Ethan kept his hand on the bell, and to his shock he felt it vibrating with such force that his arm went numb and he was forced to place his right boot firmly on the deck and push off from
Die Glocke
while his arm was still able to react to his commands.

The tremendous noise and shaking faded away once more and Ethan shook his hand and frowned at it.

‘What?’ Amy asked.

‘Die Glocke,’ Ethan said as he shook his arm back and forth to bring it back to life again. ‘It was vibrating, made my hand go numb.’

Amy stared at his hand for a moment, then at the artifact, and then she leaped to her feet and threw her arms about Ethan’s neck as she kissed him firmly on the lips.

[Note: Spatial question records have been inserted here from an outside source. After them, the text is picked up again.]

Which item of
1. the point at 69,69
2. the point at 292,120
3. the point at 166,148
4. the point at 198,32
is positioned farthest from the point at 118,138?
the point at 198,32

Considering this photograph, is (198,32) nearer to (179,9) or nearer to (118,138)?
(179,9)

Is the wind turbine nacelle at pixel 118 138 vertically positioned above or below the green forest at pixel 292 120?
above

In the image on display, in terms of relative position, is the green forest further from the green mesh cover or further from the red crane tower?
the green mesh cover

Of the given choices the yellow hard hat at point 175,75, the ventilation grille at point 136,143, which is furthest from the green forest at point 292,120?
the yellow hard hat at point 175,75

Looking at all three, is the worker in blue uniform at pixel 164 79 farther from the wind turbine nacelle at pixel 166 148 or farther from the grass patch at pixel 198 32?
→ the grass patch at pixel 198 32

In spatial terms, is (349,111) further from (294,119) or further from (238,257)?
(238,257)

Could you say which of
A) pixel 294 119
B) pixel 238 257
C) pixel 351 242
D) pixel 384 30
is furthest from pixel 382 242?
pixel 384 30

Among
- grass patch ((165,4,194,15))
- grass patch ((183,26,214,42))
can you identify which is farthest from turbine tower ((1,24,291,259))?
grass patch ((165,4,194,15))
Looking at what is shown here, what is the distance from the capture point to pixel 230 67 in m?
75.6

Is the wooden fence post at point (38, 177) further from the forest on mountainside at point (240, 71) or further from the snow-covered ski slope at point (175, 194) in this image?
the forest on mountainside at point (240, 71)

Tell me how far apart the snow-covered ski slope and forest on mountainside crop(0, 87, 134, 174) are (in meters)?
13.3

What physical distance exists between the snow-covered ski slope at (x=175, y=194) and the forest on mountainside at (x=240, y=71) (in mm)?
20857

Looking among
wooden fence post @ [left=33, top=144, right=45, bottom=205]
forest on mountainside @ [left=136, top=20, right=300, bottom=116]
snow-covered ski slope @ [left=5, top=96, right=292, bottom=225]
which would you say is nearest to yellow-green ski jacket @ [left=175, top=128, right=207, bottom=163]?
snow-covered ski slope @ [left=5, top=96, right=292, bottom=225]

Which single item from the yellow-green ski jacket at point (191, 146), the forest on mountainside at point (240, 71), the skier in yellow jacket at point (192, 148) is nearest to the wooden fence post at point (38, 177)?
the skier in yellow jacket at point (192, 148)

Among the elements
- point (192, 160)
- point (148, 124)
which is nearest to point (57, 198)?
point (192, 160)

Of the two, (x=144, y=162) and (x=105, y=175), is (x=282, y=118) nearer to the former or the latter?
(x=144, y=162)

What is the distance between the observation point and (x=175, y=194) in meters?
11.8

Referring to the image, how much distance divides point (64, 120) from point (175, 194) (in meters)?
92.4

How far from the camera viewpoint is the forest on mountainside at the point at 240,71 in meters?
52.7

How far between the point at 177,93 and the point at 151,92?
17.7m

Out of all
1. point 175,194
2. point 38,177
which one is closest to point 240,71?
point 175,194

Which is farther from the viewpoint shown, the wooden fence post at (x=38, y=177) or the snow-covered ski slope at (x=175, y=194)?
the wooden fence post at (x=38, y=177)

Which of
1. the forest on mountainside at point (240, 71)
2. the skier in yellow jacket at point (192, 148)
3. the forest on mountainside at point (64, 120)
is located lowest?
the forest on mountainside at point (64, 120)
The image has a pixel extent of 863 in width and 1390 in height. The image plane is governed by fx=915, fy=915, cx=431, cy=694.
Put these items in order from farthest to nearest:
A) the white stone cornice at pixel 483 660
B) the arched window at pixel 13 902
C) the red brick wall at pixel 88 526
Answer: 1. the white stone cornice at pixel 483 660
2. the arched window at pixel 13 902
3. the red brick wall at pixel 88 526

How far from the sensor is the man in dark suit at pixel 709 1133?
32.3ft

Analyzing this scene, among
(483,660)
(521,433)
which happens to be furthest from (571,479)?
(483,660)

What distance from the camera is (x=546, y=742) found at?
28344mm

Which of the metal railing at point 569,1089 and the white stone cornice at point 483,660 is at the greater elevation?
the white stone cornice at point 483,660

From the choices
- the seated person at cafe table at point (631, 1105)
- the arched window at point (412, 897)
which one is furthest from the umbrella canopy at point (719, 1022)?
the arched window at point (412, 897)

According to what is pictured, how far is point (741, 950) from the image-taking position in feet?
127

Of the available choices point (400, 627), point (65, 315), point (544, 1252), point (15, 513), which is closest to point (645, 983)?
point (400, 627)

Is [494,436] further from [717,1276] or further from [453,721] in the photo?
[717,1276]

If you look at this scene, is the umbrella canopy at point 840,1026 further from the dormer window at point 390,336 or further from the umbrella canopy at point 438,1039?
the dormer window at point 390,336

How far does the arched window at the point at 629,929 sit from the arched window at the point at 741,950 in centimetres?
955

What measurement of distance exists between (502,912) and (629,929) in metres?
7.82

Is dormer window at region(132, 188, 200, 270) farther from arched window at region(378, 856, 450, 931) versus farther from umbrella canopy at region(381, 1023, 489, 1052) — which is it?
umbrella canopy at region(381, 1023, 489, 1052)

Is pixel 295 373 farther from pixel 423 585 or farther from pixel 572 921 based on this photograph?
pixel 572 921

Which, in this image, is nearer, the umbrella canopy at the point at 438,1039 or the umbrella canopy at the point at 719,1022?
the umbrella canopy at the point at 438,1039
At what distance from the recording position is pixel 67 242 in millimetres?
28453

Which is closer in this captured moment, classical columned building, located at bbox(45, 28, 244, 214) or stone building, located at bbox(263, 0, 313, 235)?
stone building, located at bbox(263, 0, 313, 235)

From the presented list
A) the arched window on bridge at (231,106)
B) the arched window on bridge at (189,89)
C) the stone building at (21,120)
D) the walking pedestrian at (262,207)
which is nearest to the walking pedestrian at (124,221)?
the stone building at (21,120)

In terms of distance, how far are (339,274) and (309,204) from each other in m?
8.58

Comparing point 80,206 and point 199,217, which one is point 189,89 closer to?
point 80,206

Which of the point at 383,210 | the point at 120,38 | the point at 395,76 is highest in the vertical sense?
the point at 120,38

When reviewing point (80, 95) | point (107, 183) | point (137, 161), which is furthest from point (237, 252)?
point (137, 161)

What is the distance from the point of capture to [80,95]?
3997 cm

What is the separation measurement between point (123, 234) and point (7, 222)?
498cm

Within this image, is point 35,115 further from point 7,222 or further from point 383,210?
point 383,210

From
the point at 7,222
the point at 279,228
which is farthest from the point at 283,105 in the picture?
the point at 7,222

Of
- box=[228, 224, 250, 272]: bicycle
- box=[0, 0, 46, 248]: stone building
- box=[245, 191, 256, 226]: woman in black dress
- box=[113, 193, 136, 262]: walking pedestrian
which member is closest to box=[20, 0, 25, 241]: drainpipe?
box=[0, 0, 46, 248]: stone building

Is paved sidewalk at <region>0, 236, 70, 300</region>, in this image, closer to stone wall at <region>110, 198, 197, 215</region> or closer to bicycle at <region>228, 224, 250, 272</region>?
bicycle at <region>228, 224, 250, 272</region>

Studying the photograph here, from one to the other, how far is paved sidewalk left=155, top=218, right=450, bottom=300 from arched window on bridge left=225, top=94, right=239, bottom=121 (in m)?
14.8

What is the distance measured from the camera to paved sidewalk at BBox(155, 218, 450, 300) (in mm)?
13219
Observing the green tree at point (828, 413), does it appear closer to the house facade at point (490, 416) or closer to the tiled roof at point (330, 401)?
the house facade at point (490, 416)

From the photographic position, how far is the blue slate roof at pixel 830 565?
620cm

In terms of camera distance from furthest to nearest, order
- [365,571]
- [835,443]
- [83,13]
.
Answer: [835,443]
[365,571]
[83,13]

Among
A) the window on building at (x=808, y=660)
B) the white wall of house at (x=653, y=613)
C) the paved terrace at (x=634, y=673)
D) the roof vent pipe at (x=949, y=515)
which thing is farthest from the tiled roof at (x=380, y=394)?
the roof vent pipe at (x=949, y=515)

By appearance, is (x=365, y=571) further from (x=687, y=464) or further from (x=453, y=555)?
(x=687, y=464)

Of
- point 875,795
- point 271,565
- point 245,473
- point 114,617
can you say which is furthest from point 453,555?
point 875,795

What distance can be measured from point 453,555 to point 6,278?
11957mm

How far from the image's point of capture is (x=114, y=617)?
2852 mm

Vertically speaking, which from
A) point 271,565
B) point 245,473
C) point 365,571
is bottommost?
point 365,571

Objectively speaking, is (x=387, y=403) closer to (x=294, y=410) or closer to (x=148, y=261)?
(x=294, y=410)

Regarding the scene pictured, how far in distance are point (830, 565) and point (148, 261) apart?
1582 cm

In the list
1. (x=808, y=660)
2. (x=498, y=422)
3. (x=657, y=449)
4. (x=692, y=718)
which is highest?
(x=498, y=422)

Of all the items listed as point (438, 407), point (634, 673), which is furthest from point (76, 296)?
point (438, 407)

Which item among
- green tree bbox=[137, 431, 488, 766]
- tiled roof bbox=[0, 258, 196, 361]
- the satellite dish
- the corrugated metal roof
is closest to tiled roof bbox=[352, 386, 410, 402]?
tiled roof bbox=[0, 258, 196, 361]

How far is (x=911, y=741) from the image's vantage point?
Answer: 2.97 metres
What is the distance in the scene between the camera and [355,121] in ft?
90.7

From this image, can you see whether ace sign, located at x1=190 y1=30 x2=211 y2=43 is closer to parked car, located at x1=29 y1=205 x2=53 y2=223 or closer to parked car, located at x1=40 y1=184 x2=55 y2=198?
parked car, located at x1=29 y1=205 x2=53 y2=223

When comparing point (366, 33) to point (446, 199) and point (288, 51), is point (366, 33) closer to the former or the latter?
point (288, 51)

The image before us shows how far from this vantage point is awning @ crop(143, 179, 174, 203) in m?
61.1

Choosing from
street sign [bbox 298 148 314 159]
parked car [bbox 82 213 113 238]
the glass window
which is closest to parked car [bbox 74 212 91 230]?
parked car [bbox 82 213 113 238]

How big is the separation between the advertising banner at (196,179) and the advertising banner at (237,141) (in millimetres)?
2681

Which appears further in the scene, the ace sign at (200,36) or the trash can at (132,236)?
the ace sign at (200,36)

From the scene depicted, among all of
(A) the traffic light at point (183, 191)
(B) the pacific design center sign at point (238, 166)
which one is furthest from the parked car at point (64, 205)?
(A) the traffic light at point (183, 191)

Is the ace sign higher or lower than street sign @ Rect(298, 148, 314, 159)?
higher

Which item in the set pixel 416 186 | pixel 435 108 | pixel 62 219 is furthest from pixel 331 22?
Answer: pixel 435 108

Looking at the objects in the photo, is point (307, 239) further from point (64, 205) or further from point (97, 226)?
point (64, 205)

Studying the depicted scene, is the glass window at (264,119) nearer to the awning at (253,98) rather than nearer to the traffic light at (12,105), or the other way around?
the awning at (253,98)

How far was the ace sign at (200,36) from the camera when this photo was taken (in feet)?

Ethan stared at her in shock as she released him.

‘Warner, you’re a genius.’

‘I keep saying it,’ he replied. ‘Why?’

Amy was already running for the base. ‘I know how to open Die Glocke!’

***

XLIII

‘Are you sure this is going to work?’

Lieutenant Riggs seemed unsure of himself for the first time since Ethan had joined the team as he looked on nervously at Amy.

‘It’ll work,’ Amy replied. ‘You’ve just got to seal this side of the base off. We can’t risk letting anything inside the device reach the other side, okay? It stays in here.’

‘Couldn’t it get through the water channels beneath the base?’ Hannah asked, clearly remembering Amy’s own prior concerns about quarantine.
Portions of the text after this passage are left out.